To return to my original story: there was a lot of sexism in my environment. Like, a lot. I never said anything about those jokes, that hatred, though. Because I knew, from the other adults in my life and my experiences even as a child, that Racism Is Bad—but I'd never heard that hey, Sexism Is Bad. I didn't even know what sexism was.
But I sure as hell was sexist for a long time in my life. I didn't unlearn that anywhere near as quickly as I did racism. Again, it wasn't overt, but it was still real. I remember being defensive every time women's rights were brought up. I remember being told by a feminist online that I'd made her uncomfortable with my wording and thinking "Ughhhh a feminist." I remember tweeting about two years ago in regards to someone saying she was reading books by women exclusively for a year, and I remember my tweet was along the lines of "I really hope none of my followers choose not to read my book because I'm male."
The feminist movement and the LGBTQ+ rights movement have a lot of overlap. And make no mistake: the reason I was introduced to the fact that sexism is wrong was because I wanted to be able to marry and visit my future husband in the hospital and not encounter housing or workplace discrimination. The reason I became aware of my sexism was because I became aware of and was no longer able to deny my sexuality.
But that has little to do with the reason I became a feminist. There's a distinction between being aware of a problem and working to stop it. The reason I became (and become, every day, in listening and contributing and countering and growing) a feminist has nothing to do with me.
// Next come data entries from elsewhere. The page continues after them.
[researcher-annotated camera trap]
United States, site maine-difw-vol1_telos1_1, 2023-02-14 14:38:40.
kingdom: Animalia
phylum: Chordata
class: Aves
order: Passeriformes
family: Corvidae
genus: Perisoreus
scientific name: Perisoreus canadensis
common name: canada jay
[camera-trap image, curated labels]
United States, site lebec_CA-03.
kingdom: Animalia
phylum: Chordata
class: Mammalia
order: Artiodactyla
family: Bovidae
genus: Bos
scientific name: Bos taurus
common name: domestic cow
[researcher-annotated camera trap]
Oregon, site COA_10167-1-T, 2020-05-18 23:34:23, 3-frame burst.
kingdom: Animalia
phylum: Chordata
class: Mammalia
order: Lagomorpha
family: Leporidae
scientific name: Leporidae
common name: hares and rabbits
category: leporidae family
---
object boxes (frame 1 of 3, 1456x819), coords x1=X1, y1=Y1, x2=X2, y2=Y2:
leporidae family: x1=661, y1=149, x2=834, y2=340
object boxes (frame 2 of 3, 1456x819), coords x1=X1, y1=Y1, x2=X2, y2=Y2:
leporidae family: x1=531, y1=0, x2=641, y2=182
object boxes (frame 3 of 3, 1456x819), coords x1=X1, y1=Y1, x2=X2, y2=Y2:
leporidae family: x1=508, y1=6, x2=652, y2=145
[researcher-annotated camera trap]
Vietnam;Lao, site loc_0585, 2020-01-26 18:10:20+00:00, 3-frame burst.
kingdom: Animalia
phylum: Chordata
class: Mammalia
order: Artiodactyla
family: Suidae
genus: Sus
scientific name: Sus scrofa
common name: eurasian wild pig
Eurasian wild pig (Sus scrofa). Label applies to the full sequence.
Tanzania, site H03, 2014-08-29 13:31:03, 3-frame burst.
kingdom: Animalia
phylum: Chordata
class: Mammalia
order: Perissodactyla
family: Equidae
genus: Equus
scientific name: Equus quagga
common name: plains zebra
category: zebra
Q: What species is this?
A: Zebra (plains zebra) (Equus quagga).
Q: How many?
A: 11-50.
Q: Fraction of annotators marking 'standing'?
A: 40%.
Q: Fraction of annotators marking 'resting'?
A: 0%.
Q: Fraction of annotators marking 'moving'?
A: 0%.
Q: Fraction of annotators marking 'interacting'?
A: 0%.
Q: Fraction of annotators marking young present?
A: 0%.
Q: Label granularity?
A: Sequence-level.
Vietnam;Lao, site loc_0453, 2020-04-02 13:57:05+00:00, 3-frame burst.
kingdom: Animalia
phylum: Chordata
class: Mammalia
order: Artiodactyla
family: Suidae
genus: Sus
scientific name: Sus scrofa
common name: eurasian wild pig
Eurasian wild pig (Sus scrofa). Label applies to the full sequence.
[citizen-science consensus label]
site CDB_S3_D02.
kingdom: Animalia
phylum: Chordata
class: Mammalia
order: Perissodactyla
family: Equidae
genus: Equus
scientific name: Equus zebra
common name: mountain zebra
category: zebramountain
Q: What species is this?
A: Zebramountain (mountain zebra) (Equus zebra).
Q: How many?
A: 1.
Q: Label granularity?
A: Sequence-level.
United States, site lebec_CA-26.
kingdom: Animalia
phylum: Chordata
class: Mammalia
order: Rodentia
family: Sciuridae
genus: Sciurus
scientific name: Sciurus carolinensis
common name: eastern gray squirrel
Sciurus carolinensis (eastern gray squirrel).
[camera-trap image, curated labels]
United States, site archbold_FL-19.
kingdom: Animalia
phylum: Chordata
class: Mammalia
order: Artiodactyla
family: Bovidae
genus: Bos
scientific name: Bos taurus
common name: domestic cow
It has everything to do with that girl who is uncomfortable with John Green's presence. It has everything to do with that girl who told me she feels like she didn't belong because she was raised in another country. It has everything to do with those women who are victimized on a daily basis. It has everything to do with my friends, online and off, who publicly trade personal stories of discrimination, assault, and rape like they're nothing.
So yes, I'm a feminist. Anxiety permitting, I will utterly shut down discussions I overhear (or am, by the initiator's mistake, involved in) of how women's rights are a joke. And yes, I support racial equality. I try to bolster and support the voices of people of color in any way I can.
But while this story is about me, this conversation isn't. So I'm going to urge you to keep YA safe for teen girls. Keep this a community of compassion and love toward them, not snap-judgment and denial. Support their voices, feelings, thoughts, experiences. If you disagree with them, make sure to remind yourself to be the adult—because you are the adult. Teen girls are valuable, and they are worthwhile, and they are needed. We do it for them, y'know?